TASK ITEM >> Give back the whole listing exactly as written, leaving out each picture.

PROVIDED MATERIAL >>
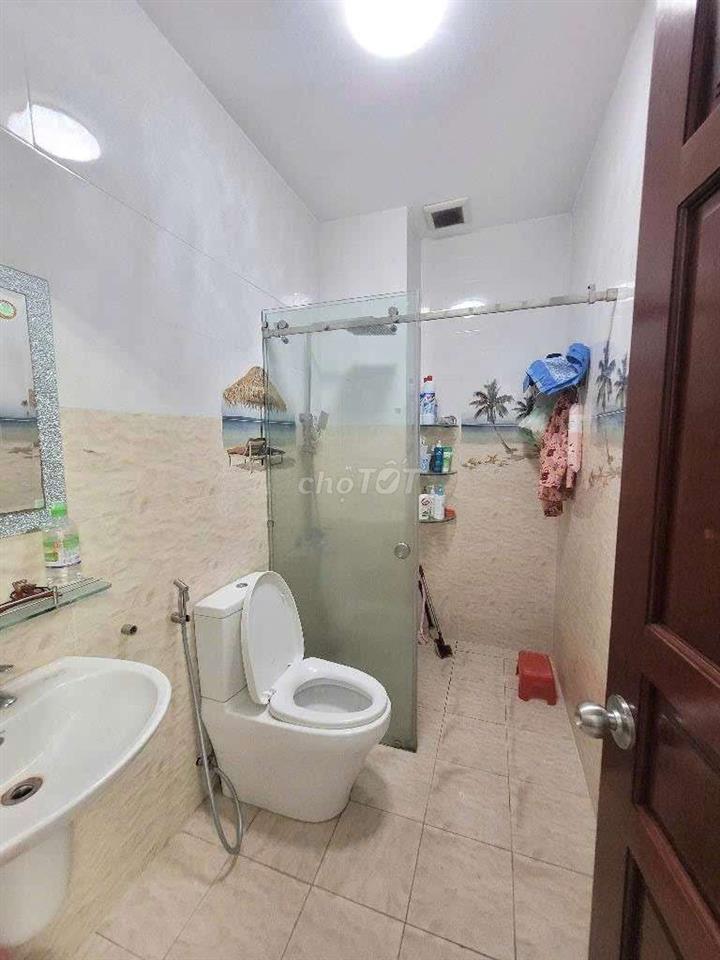 BÁN NHÀ KHU BÀU CÁT, ĐƯỜNG NGUYỄN HỒNG ĐÀO, P14, Q.TÂN BÌNH, TP.HCM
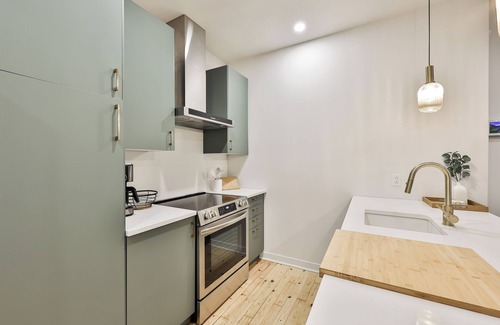 Maisonneuve Apartment | Le Vert Sauge | King Bed | AC | Terrace | Subway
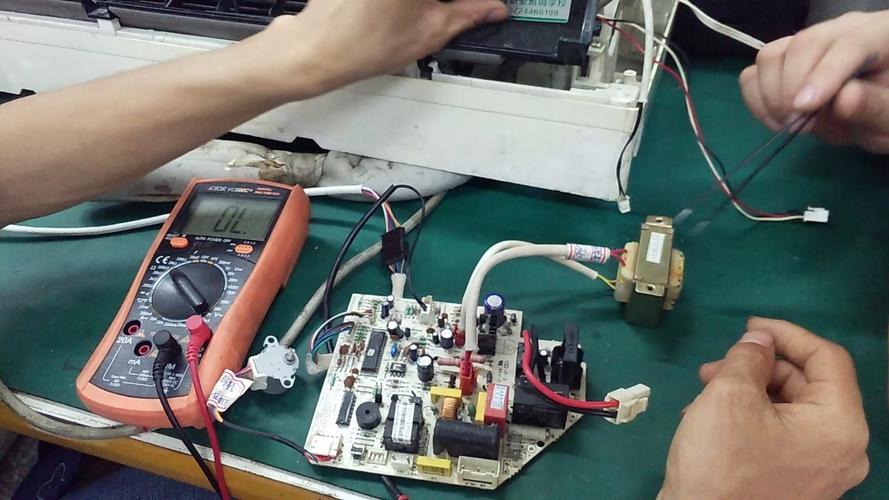 多功能空調電路板維修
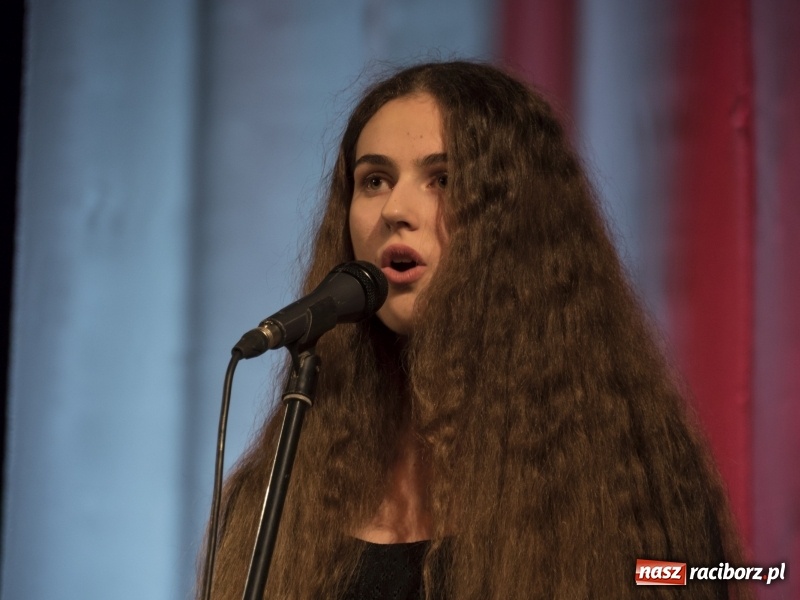 Zdjęcie w galerii na portalu naszraciborz.pl: Vivo i Atlantyda zaśpiewały dla Niepodległej wiadomości z regionu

FINAL ANSWER >>
 BÁN NHÀ KHU BÀU CÁT, ĐƯỜNG NGUYỄN HỒNG ĐÀO, P14, Q.TÂN BÌNH, TP.HCM
 Maisonneuve Apartment | Le Vert Sauge | King Bed | AC | Terrace | Subway
 多功能空調電路板維修
 Zdjęcie w galerii na portalu naszraciborz.pl: Vivo i Atlantyda zaśpiewały dla Niepodległej wiadomości z regionu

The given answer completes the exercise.